Regarding the educational approach adopted in this study, both the one-on-one interaction and group were effective as the total mean sores increased after education. However, the one-on-one education proved to be more effective in correcting wrong impressions about antibiotics and inappropriate use among pediatric caregivers compared to the group education. The one-on-one education mimics pharmacists’ counseling session with patients in clinical settings. Pharmacists can use the avenue to effectively communicate important details on antibiotics knowledge and proper use to pediatric caregivers to reduce inappropriate use of antibiotics. In a study aimed at improving prescribing behavior of physicians, the authors used one-to-one education and group educational approaches. The one-to-one education obtained an average prescribing behavior improvement of 6.5% in the study period after intervention, whereas in the education group, the average improvement was 2.4% for the same periods [21]. Some advantages of one-on-one education over group education includes a close behavioral observation of patients or participants, such that the health educator can easily adjust what is taught to the participant’s need and level of understanding. This method is termed the most powerful way to influence behavior as it can present opportunities for active learning and patients are more likely to ask questions with this method compared to group learning [22].

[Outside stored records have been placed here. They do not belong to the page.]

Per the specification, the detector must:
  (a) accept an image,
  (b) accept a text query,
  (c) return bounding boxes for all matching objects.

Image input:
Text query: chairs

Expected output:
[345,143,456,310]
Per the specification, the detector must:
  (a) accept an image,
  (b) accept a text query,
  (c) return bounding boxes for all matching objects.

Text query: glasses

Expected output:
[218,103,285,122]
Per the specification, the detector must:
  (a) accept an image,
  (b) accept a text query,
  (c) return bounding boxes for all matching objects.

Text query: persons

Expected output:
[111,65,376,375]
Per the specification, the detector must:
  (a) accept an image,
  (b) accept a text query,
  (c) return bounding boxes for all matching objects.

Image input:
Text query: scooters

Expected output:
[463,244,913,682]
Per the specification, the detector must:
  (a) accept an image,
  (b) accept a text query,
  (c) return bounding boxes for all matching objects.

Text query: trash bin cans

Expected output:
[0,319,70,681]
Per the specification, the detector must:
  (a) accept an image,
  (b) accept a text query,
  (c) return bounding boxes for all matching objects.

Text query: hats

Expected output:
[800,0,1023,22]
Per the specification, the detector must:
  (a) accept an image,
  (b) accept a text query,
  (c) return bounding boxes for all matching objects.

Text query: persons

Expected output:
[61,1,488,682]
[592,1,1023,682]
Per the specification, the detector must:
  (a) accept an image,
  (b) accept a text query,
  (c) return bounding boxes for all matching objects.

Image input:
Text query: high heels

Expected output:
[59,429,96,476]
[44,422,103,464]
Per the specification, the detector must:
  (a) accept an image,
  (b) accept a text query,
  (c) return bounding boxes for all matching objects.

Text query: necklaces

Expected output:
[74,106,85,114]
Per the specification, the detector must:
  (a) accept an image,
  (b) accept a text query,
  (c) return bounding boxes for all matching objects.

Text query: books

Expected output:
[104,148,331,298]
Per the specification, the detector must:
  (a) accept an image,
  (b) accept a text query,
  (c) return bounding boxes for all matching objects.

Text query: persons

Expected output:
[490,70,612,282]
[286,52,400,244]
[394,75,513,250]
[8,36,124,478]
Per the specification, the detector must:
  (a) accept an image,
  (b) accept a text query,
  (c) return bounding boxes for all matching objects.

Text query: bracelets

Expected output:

The strength of this study lies in the fact that participants are from pediatric caregivers who have used pediatric antibiotic dosage forms and thus provide responses based on their experiences and perceptions. Many uncontrollable factors, like environmental (e.g., noise made by children or movement of people around and non-medical staff calling names of patients) or personal (e.g., impatience or absence of mind, and rush to see the doctor or leave the hospital) may decrease the efficacy of the educational interventions on pediatric caregivers, these are unavoidable limitations.

Conclusion

This study reveals that pediatric caregivers have poor knowledge about antibiotics and their use but better knowledge on infection prevention measures. Their poor knowledge results in inappropriate antibiotic use and practice. Group and one-on-one education are highly effective in changing wrong perception and practice of antibiotic as shown in our study. One-on-one education proved to be more effective in influencing attitudinal and behavioral change than group education among pediatric caregivers. The one-on-one education mimics pharmacists’ counseling session with patients in clinical settings, pharmacists can use this avenue to effectively communicate important details on antibiotic knowledge and proper use to pediatric caregivers and by extension adult patients to reduce public indiscriminate use of antibiotics.